There are some days or stages in our lives when adversity slams into us at every turn. Every person we come in contact with seems to exist simply to argue and disagree with our perspective. Good intentions are met by bizarre reactions. Words are taken out of context and used for evil intent. Small offenses fester until they are blown out of proportion and kind acts are met with grumbling and complaining.
Life is exhausting sometimes, and I know I tend to have a few different reactions:
1. I go on the defense: I sharpen my position, plant my feet, and dig in for the long fight. I argue back.
2. I sweetly try to explain my position, sharing scripture and offering up prayer.
3. I walk away because I know that my words are never really heard.
Consider social media. It is so easy to feel incredulous when we open our favorite platform and read untruths and accusations based on assumptions and clouded information. As Christians, we want to take action and defend our faith when it comes under attack. Naturally, we want to provide clarity with the truth of his word, but are shocked when our efforts are met with disdain.
Ephesians 3:7 says "there is a time to keep silent and a time to speak". I’ve heard it said that taking no action is taking action and there is truth to that.
Jude 1:20 says, “But you, beloved, building yourselves up on your most holy faith, praying in the Holy Spirit, keep yourselves in the love of God, looking for the mercy of the Lord Jesus Christ unto eternal life.”

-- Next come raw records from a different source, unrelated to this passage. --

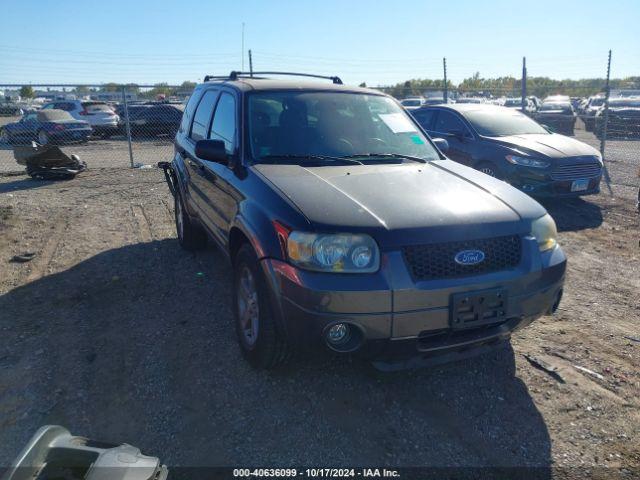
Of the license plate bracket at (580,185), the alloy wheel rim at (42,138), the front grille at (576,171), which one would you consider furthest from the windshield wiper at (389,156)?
the alloy wheel rim at (42,138)

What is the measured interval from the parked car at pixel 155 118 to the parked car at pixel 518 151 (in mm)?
11934

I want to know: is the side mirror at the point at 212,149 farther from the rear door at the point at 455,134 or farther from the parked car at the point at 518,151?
the rear door at the point at 455,134

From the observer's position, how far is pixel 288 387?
10.6 feet

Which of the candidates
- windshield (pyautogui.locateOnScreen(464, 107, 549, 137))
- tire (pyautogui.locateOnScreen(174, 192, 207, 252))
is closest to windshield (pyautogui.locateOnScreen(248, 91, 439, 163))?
tire (pyautogui.locateOnScreen(174, 192, 207, 252))

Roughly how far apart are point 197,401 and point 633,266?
4.82 metres

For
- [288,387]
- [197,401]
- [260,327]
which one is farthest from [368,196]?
[197,401]

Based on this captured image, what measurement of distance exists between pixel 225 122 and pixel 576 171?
585 cm

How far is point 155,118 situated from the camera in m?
18.2

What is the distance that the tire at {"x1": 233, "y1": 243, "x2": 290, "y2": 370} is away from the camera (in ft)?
10.1

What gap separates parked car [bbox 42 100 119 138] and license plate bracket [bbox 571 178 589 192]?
17.4 meters

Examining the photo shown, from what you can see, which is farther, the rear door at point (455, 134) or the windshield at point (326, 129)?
the rear door at point (455, 134)

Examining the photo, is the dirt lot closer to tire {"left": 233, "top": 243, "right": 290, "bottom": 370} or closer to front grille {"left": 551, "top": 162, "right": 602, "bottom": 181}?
tire {"left": 233, "top": 243, "right": 290, "bottom": 370}

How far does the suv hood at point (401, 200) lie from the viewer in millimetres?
2795

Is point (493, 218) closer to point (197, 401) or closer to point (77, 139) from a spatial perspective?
point (197, 401)
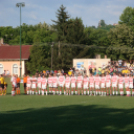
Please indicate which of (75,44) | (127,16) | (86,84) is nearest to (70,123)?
(86,84)

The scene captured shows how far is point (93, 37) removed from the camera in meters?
76.7

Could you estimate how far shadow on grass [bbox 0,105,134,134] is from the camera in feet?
28.4

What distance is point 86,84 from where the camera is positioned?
74.2 feet

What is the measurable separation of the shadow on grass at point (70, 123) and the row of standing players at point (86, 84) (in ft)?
33.5

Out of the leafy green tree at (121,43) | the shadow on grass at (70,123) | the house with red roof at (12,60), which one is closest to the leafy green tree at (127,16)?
the leafy green tree at (121,43)

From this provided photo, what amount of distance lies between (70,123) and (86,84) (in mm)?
12900

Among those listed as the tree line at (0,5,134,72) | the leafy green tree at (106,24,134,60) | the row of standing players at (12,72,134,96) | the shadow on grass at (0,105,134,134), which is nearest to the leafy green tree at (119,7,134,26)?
the tree line at (0,5,134,72)

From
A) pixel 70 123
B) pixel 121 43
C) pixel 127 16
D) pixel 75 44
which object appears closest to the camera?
pixel 70 123

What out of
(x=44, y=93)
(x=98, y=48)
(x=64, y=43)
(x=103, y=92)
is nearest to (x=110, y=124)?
(x=103, y=92)

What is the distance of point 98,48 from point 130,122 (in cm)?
5968

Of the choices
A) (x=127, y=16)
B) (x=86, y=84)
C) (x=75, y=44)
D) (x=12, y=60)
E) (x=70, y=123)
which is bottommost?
(x=70, y=123)

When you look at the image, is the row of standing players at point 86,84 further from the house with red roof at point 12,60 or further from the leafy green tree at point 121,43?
the leafy green tree at point 121,43

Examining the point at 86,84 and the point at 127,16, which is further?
the point at 127,16

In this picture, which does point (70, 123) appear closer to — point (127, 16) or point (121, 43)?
point (121, 43)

Sometimes our adversaries do not require a response. They simply want to be heard, and our time is best spent in prayer, wrapped up in our Father’s love, calling on the Holy Spirit and looking for the mercy of Christ. Sometimes our best response is prayer.
I once ran into someone with views so opposite mine you could line them up in parallel rows. While we usually avoided the biggie topics, one day they spat out a view so contradictory to the truth that I felt compelled to jump to the defensive. I sharpened my position, planted my feet and dug in for the long fight.
It was a battle with no end as I was met with more responses and attacks on the Word as they were taken out of context and twisted for 'these times.' The person was in no position to hear, and I fear I did more damage than good.
Perhaps my response could have been silence. To simply walk away. At least until I prayed for God to open his heart and to give ears to hear.
And as no one has accused me of too much sweetness, I could have tried #2 a bit differently: I could have simply said, "What you just said was taken out of context. Would you be open to understanding what Jesus had to say about eye for an eye?" This response gives the other person a graceful out (like our Lord gives us all the time) as well as an opportunity to hear the Truth.
Consider the times in your life when you want to immediately jump to the defense or the attack. Ask yourself if there is an opportunity to build your faith among the silence. This week, be knowledgeable and discerning enough to know which difficult situations call for silence and which ones call for speech.
Think about what is coming up in your week. Is there a difficult situation coming that needs God's hand directing you? Is there someone in your family, in your life group, your work who simply needs to be heard and then prayed for? Do you have a friend, spouse, child, sibling, teacher, or coach who needs our prayer? Who is your adversary who refuses to listen? Will you consider this week calling on the Holy Spirit for peace, for quiet, for wisdom in the situation? Your silence, in prayer, could be the most faithful action you can take.
Are you struggling with knowing when to speak and when to remain silent? How can I pray for you?